**EXERCISE AIM**.
Could you switch "car windshield" to "windscreen" throughout the records below, leave everything else unchanged, and omit the pictures from your answer?

**LISTING**.

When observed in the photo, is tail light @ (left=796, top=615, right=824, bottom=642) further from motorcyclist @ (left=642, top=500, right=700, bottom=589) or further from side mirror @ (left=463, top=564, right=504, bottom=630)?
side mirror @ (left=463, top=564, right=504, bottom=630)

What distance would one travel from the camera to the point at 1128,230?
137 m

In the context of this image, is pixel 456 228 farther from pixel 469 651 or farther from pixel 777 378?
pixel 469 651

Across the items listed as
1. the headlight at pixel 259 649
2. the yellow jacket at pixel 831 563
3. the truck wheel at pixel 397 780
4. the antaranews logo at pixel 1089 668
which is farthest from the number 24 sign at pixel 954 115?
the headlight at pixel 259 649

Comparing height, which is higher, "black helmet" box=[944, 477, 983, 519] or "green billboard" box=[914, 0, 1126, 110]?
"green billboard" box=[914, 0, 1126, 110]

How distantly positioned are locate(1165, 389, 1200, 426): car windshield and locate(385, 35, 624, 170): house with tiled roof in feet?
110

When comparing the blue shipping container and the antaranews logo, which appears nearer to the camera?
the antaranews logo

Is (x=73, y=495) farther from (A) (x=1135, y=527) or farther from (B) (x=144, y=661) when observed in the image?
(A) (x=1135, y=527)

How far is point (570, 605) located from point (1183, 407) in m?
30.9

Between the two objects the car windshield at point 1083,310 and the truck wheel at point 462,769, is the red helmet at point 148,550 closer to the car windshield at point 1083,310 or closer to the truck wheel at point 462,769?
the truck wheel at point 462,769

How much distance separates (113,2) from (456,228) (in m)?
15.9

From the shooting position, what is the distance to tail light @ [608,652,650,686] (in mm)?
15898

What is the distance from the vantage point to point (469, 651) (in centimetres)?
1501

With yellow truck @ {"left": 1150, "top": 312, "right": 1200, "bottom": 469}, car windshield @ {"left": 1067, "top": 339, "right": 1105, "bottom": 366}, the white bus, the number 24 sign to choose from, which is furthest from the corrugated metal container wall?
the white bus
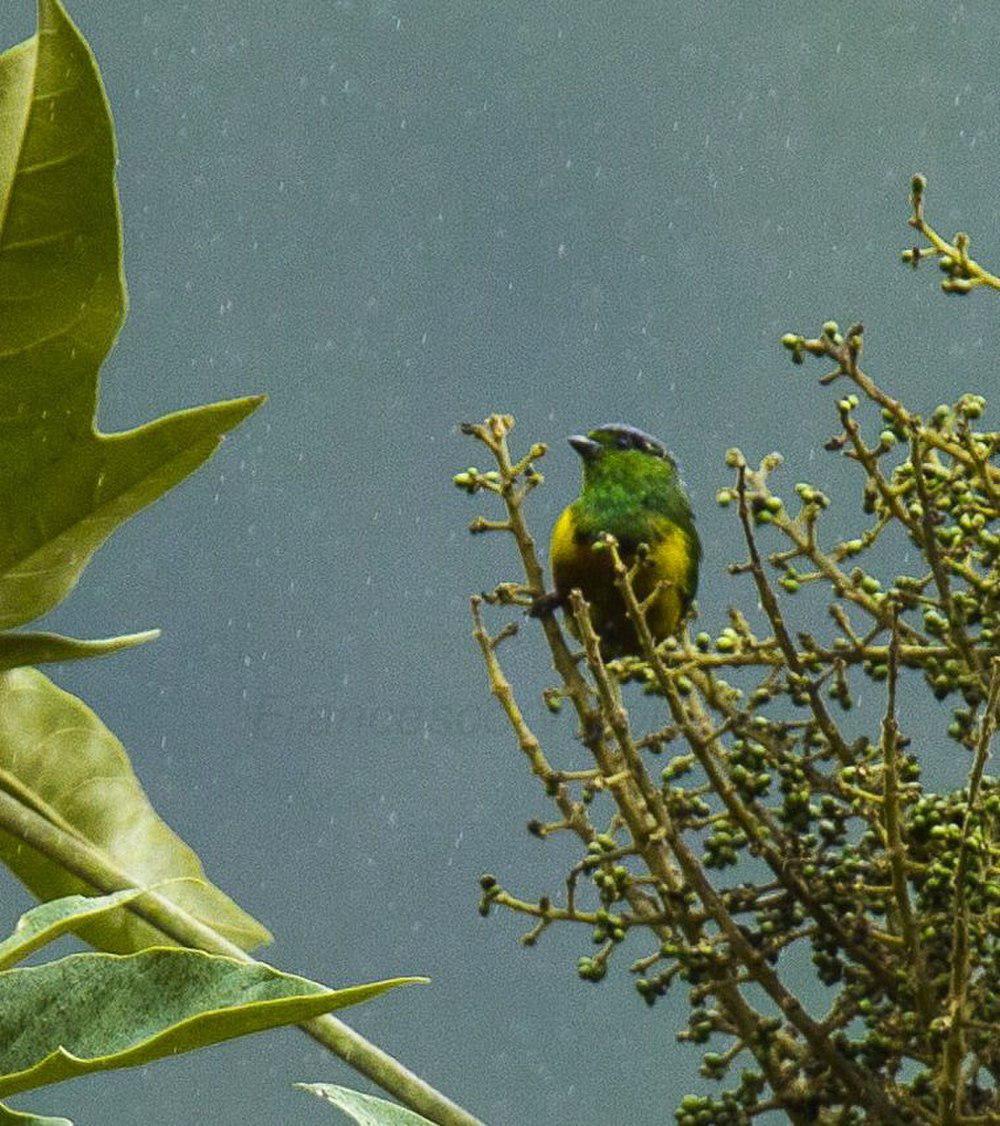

**THE ANSWER**.
When observed in the photo, is tail light @ (left=796, top=615, right=824, bottom=642) further from motorcyclist @ (left=642, top=500, right=700, bottom=589) or further from side mirror @ (left=463, top=564, right=504, bottom=630)?
side mirror @ (left=463, top=564, right=504, bottom=630)

What distance would one travel from the camera to the point at 1128,230?
137 m

In the context of this image, is pixel 456 228 farther from pixel 469 651 or farther from pixel 777 378?
pixel 469 651

Across the items listed as
1. the headlight at pixel 259 649
2. the yellow jacket at pixel 831 563
3. the truck wheel at pixel 397 780
4. the antaranews logo at pixel 1089 668
which is farthest from the number 24 sign at pixel 954 115?
the headlight at pixel 259 649

Comparing height, which is higher, "black helmet" box=[944, 477, 983, 519] or "green billboard" box=[914, 0, 1126, 110]?
"green billboard" box=[914, 0, 1126, 110]

How distantly positioned are locate(1165, 389, 1200, 426): windscreen and locate(385, 35, 624, 170): house with tiled roof in feet?
110

When comparing the blue shipping container and the antaranews logo, which appears nearer to the camera?
the antaranews logo

Is (x=73, y=495) farther from (A) (x=1135, y=527) or farther from (B) (x=144, y=661) when observed in the image?
(A) (x=1135, y=527)

How far is point (570, 605) located from point (1183, 407) in m?
30.9

Between the two objects the windscreen at point 1083,310 and the truck wheel at point 462,769, is the red helmet at point 148,550 closer to the windscreen at point 1083,310 or closer to the truck wheel at point 462,769?
the truck wheel at point 462,769

How much distance separates (113,2) from (456,228) (in m)?
15.9

From the shooting position, what is the distance to tail light @ [608,652,650,686] (in mm)?
15898

What is the distance from the vantage point to point (469, 651) (in centimetres)?
1501

With yellow truck @ {"left": 1150, "top": 312, "right": 1200, "bottom": 469}, windscreen @ {"left": 1067, "top": 339, "right": 1105, "bottom": 366}, the white bus, the number 24 sign to choose from, which is furthest from the corrugated metal container wall?
the white bus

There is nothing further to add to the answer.